**Exercise objective**. Restate the entries below verbatim.

**Data supplied**.
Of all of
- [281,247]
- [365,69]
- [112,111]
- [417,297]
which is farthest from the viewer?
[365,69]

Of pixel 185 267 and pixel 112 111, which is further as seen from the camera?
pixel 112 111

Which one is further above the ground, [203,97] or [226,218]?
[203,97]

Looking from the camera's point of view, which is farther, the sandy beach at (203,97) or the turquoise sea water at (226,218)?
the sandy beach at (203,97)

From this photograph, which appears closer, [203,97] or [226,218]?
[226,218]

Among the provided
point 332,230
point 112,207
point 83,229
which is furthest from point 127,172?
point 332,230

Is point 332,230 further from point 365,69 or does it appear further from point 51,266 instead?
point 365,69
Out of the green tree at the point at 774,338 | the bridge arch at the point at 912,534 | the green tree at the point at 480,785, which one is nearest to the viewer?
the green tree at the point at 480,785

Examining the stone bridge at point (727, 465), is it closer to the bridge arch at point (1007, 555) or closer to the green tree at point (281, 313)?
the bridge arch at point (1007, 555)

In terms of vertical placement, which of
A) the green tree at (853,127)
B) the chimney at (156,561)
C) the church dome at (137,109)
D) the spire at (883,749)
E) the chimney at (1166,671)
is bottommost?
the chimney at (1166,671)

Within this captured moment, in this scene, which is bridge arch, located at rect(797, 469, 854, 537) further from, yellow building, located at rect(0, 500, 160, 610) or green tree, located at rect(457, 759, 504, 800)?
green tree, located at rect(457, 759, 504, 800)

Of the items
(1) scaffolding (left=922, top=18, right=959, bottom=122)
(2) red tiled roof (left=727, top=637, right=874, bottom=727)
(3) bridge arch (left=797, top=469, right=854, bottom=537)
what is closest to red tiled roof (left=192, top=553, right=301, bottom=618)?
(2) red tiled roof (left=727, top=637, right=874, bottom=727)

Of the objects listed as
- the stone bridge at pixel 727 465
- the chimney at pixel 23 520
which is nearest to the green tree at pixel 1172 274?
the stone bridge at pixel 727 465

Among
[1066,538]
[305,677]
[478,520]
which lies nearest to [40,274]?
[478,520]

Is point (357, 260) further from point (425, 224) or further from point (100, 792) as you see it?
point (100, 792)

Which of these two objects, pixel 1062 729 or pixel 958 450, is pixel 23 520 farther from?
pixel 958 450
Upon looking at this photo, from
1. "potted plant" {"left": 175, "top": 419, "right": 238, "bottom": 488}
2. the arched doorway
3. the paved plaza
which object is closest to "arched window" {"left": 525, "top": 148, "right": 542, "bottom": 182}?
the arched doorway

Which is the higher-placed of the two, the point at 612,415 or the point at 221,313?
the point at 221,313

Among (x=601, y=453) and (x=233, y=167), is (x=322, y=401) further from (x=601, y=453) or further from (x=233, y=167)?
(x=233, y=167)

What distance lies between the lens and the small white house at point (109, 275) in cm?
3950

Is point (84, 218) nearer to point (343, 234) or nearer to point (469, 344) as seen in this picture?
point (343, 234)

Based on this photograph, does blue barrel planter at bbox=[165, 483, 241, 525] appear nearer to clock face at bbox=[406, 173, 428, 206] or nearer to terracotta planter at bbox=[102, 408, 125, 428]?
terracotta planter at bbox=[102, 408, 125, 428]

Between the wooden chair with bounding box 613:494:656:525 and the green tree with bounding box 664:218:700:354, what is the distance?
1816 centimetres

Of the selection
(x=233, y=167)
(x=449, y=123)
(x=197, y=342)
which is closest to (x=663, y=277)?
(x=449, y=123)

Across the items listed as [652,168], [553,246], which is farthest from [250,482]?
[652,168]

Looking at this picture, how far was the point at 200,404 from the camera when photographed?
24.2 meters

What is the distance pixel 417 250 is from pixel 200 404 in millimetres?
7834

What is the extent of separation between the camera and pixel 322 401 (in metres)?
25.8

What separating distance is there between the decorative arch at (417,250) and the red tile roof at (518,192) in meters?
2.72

**The completed task**.
Of all of
- [281,247]
- [365,69]
- [112,111]
- [417,297]
which is farthest from the viewer?
[365,69]

Of pixel 185 267 and pixel 112 111, which is further as seen from the camera?
pixel 112 111

Which one is further above the ground, [203,97] or [226,218]?
[203,97]

Looking from the camera's point of view, which is farther, the sandy beach at (203,97) or the turquoise sea water at (226,218)?
the sandy beach at (203,97)

From this photograph, which appears closer, [203,97] or [226,218]?
[226,218]

Among the provided
point 332,230
point 112,207
point 83,229
which is furthest from point 127,172?
point 332,230

Is point 332,230 further from point 365,69 or does it appear further from point 51,266 instead?
point 365,69
Out of the green tree at the point at 774,338 | the bridge arch at the point at 912,534 | the green tree at the point at 480,785, which one is nearest to the viewer?
the green tree at the point at 480,785

Examining the stone bridge at point (727, 465), is it closer to the bridge arch at point (1007, 555) or closer to the green tree at point (281, 313)?
the bridge arch at point (1007, 555)

In terms of vertical placement, which of
A) the green tree at (853,127)
B) the chimney at (156,561)
C) the church dome at (137,109)
D) the spire at (883,749)
E) the chimney at (1166,671)
is bottommost?
the chimney at (1166,671)

Within this captured moment, in this scene, which is bridge arch, located at rect(797, 469, 854, 537) further from, yellow building, located at rect(0, 500, 160, 610) or green tree, located at rect(457, 759, 504, 800)?
green tree, located at rect(457, 759, 504, 800)

Of the items
(1) scaffolding (left=922, top=18, right=959, bottom=122)
(2) red tiled roof (left=727, top=637, right=874, bottom=727)
(3) bridge arch (left=797, top=469, right=854, bottom=537)
what is closest to red tiled roof (left=192, top=553, right=301, bottom=618)?
(2) red tiled roof (left=727, top=637, right=874, bottom=727)

Of the objects listed as
- the stone bridge at pixel 727 465
- the chimney at pixel 23 520
which is nearest to the green tree at pixel 1172 274?
the stone bridge at pixel 727 465

Among
[1066,538]
[305,677]
[478,520]
which lies nearest to [40,274]?
[478,520]

Is point (357, 260) further from point (425, 224) or further from point (100, 792) as you see it?
point (100, 792)

Which of these two objects, pixel 1062 729 or pixel 958 450, is pixel 23 520 farther from?
pixel 958 450
Upon looking at this photo, from
1. "potted plant" {"left": 175, "top": 419, "right": 238, "bottom": 488}
2. the arched doorway
3. the paved plaza
which object is closest to "arched window" {"left": 525, "top": 148, "right": 542, "bottom": 182}?
the arched doorway

Which is the higher-placed of the two, the point at 612,415 or the point at 221,313?
the point at 221,313

Among (x=601, y=453) and (x=233, y=167), is (x=322, y=401) further from (x=601, y=453) or further from (x=233, y=167)?
(x=233, y=167)

What distance lies between the lens and the small white house at point (109, 275) in cm?
3950

Is point (84, 218) nearer to point (343, 234) or nearer to point (469, 344) as seen in this picture?
point (343, 234)

Based on this photograph, does blue barrel planter at bbox=[165, 483, 241, 525] appear nearer to clock face at bbox=[406, 173, 428, 206] or nearer to terracotta planter at bbox=[102, 408, 125, 428]?
terracotta planter at bbox=[102, 408, 125, 428]

Between the wooden chair with bounding box 613:494:656:525 and the green tree with bounding box 664:218:700:354, what is the distance?
1816 centimetres

Of the selection
(x=233, y=167)
(x=449, y=123)
(x=197, y=342)
which is closest to (x=663, y=277)?
(x=449, y=123)

Across the items listed as [652,168], [553,246], which is farthest from [250,482]?
[652,168]

Looking at this picture, how far was the point at 200,404 from the camera when photographed?
24.2 meters

What is the distance pixel 417 250 is from pixel 200 404 in millimetres?
7834

What is the extent of separation between the camera and pixel 322 401 (in metres)?
25.8

What separating distance is there between the decorative arch at (417,250) and the red tile roof at (518,192) in meters?
2.72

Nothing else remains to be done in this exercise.